Extract to read —
-------
London’s falcons changed their eating habits during lockdown

London is home to about 40 breeding pairs of peregrine falcons (PA)
London is home to about 40 breeding pairs of peregrine falcons (PA)

Scientists have discovered that during lockdown London's peregrine falcons were forced to consume more parakeets.

According to King's College London, as pigeons fled urban areas during the Covid epidemic, peregrines had to find substitutes. Researchers came to the conclusion that it was because locals weren't feeding birds bread.

London has about 40 breeding pairs, one of the densest populations of peregrine falcons, which are the world's fastest birds. They are believed to have arrived in UK towns for the first time in the 1990s, drawn by the profusion of pigeons. The increasing number of ring-necked parakeets and pigeons that may be harming native species is something that bird conservation organisations are hoping to address with these birds.

Here is what you need to know about the changed diet of London’s peregrine falcons, according to research by King’s College London.

London falcons’ parakeet diet

Throughout three breeding seasons, the researchers studied peregrine nutrition and reproduction at 31 locations in 27 UK towns using online nest cameras. The first time frame, from March to June 2020, fell during the first Covid-19 lockdown in England. During this time, the diet of peregrine falcons consisted of 35 per cent pigeons, 36 per cent starlings and 18 per cent parakeets. Pigeons constituted roughly half of the falcons' food over the subsequent times that were observed.

Brandon Mak from King’s College London, said: “Peregrine falcons are not fussy eaters and they will eat whatever birds they can find. As pigeons moved away from central London during the lockdown as a result of less food, the peregrines had to find alternative food. Now that the pigeons are back in the city, the peregrine falcons have gone back to primarily eating them.”

The Global Anthropause Raptor Research Network, which examines how lockdowns have affected raptors worldwide, will benefit from the findings of this study.
-------
Dataset records —

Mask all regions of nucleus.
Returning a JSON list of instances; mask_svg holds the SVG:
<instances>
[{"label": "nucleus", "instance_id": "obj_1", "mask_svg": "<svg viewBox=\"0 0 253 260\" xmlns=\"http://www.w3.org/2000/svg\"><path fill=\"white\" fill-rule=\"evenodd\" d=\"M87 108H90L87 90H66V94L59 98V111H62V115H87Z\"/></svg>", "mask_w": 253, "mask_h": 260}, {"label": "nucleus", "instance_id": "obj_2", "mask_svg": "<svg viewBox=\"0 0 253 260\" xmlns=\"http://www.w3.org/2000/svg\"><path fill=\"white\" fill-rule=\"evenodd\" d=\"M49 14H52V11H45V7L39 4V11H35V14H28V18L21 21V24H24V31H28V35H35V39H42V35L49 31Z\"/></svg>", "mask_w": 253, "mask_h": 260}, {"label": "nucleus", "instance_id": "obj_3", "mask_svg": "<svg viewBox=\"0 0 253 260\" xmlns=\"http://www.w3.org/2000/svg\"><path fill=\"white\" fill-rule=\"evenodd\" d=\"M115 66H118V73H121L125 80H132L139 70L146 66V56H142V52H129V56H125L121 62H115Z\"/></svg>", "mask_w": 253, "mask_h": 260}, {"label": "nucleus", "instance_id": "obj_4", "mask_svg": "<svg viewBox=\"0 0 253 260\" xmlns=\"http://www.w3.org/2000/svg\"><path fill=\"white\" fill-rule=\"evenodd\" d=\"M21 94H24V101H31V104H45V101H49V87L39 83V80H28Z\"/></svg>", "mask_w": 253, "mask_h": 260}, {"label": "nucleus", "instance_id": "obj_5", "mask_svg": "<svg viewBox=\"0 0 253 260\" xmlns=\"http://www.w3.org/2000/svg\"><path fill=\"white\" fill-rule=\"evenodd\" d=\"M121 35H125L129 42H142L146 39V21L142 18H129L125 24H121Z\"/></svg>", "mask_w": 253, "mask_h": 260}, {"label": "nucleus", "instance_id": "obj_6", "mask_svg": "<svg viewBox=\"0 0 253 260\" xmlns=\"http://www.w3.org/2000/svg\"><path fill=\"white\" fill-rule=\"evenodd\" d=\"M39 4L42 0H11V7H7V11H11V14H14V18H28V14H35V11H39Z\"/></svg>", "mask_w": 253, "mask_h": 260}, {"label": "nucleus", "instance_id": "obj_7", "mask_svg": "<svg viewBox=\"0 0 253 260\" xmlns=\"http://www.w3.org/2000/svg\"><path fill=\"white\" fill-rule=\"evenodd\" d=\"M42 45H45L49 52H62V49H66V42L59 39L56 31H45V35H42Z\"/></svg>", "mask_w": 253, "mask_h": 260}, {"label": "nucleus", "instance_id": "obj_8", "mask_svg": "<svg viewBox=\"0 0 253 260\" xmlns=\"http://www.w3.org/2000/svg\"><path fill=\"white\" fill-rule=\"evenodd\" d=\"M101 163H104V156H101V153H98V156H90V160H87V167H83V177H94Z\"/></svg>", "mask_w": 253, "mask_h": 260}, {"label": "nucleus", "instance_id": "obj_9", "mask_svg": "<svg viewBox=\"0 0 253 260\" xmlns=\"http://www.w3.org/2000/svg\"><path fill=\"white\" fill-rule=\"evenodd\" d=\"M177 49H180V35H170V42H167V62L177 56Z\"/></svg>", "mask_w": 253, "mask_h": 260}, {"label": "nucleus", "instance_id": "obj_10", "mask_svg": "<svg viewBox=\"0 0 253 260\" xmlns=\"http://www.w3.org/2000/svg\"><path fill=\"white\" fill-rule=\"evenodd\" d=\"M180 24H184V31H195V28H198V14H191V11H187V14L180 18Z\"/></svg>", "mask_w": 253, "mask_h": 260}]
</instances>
-------
Task list —
1. In the article on London's falcons, rewrite the passage from "London’s falcons changed" to "feeding birds bread.", replacing "pigeons" with "feral pigeons".
2. According to the article on London's falcons, what share of the peregrines' diet did parakeets make up between March and June 2020?

Activity answers —
1.
London’s falcons changed their eating habits during lockdown

London is home to about 40 breeding pairs of peregrine falcons (PA)
London is home to about 40 breeding pairs of peregrine falcons (PA)

Scientists have discovered that during lockdown London's peregrine falcons were forced to consume more parakeets.

According to King's College London, as feral pigeons fled urban areas during the Covid epidemic, peregrines had to find substitutes. Researchers came to the conclusion that it was because locals weren't feeding birds bread.

2. 18 per cent